### CONSIGNE ÉCRITE 1
Citez fidèlement le passage du texte sur saint Paul de la Croix qui commence par « 3-Les vertus de » et se termine par « mansuétude, la charité. ».
### CONSIGNE ÉCRITE 2
D'après le texte sur saint Paul de la Croix, qu'est-ce qui a causé la Passion du Christ ?
### CONSIGNE ÉCRITE 3
Poursuivez le texte sur saint Paul de la Croix à partir de sa dernière phrase.

### EXTRAIT DU TEXTE
"""

3-Les vertus de saint Paul de la Croix
liées à sa spiritualité
3-1-Tout d'abord,
les deux principales vertus
La Passion du
Christ a été causée par l'orgueil des hommes, d'où la nécessité de
l'humilité. Dieu veut l'amour: Amour de Dieu et amour des hommes,
d'où la mansuétude, la charité.
3-1-1-L'humilité
et la spiritualité du désert
Un jour, Paul de
la Croix "priait son Jésus de le rendre humble au plus haut
degré. Jésus lui dit, dans son cœur: 'Quand tu te jettes en esprit
sous les pieds de toutes les créatures, et jusque sous les pieds des
démons, voilà ce qui me plaît le plus.'
La profonde
humilité de Paul de la Croix nous semble souvent exagérée. En effet,
il estime "qu’il n’est qu’un abîme de misères , qu'il se tient en
désolation et iniquité dans les ténèbres et dans l’horreur de ses
misères, sous des eaux profondes, amères et en furie..." Il se
croit "dans l’indignation de Dieu"… Cependant, il dira qu'il
était curieusement content intérieurement. Il écrit:
"Il m’est difficile de m’expliquer
davantage, parce que cela est délicat à comprendre pour qui ne
l’éprouve pas."
Il faut se
souvenir que Paul est un grand mystique, séduit par le Seigneur et
enseigné par ce Maître intérieur. Paul n'a de cesse de contempler et
de méditer la Passion de Jésus. Or, c'est à cause de nos péchés, les
péchés de tous les hommes, donc de lui aussi, Paul de la Croix, que
Jésus a souffert et est mort sur la Croix. Paul de la Croix qui se
considère comme un des plus grands pécheurs au monde, ne peut que
s'humilier profondément devant Jésus étendu sur la Croix. Cependant,
la consolation de Paul "est
un certain contentement que soit faite la volonté très sainte de
notre cher Dieu."

"""

### DONNÉES AFFICHÉES
"""

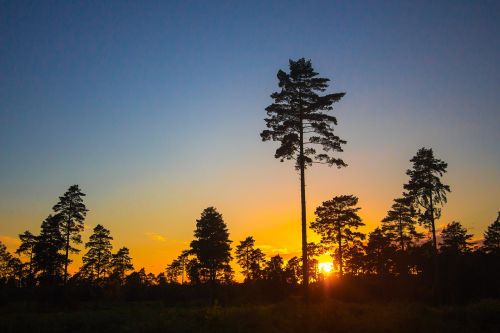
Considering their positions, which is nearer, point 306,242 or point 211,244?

"""

### RÉSULTAT FINAL 1
3-Les vertus de saint Paul de la Croix
liées à sa spiritualité
3-1-Tout d'abord,
les deux principales vertus
La Passion du
Christ a été causée par l'orgueil des hommes, d'où la nécessité de
l'humilité. Dieu veut l'amour: Amour de Dieu et amour des hommes,
d'où la mansuétude, la charité.

### RÉSULTAT FINAL 2
L'orgueil des hommes.

### RÉSULTAT FINAL 3
Parfois Paul
s'expliquera. Dans une lettre du 3 septembre 1735, adressée à une
religieuse,
il déclare: "Les choses de
Dieu et ses dons causent une grande connaissance de cette infinie
Majesté et une grande connaissance de notre propre néant, au point
que l'âme s'abaisserait jusque sous les pieds (si l'on peut dire)
des démons, tant est bas le sentiment qu'elle a d'elle-même."
Un jour, à Agnès
Grazi il avouera sa totale impuissance à la conseiller. Il lui
écrit, le 9 juillet 1739:
"Ce soir, je ne puis pas vous répondre... parce que je suis toujours
davantage dans un terrible état d'abandon et dans d'horribles
misères, et en vérité, je n'ai aucune lumière de Dieu... je suis
incapable de la moindre bonne pensée et je ne saurais dire une
parole de spiritualité... C'est pourquoi je voudrais que Dieu vous
envoie quelqu'un qui puisse vous conseiller... Dieu sait combien je
le voudrais, mais mon état est si déplorable... Je ne puis, moi, ni
ne sais vous dire autre chose que de vous humilier beaucoup... Ne
vous fiez pas à vous-même; craignez Dieu; qui sera humble ne sera
pas trompé."
Attention!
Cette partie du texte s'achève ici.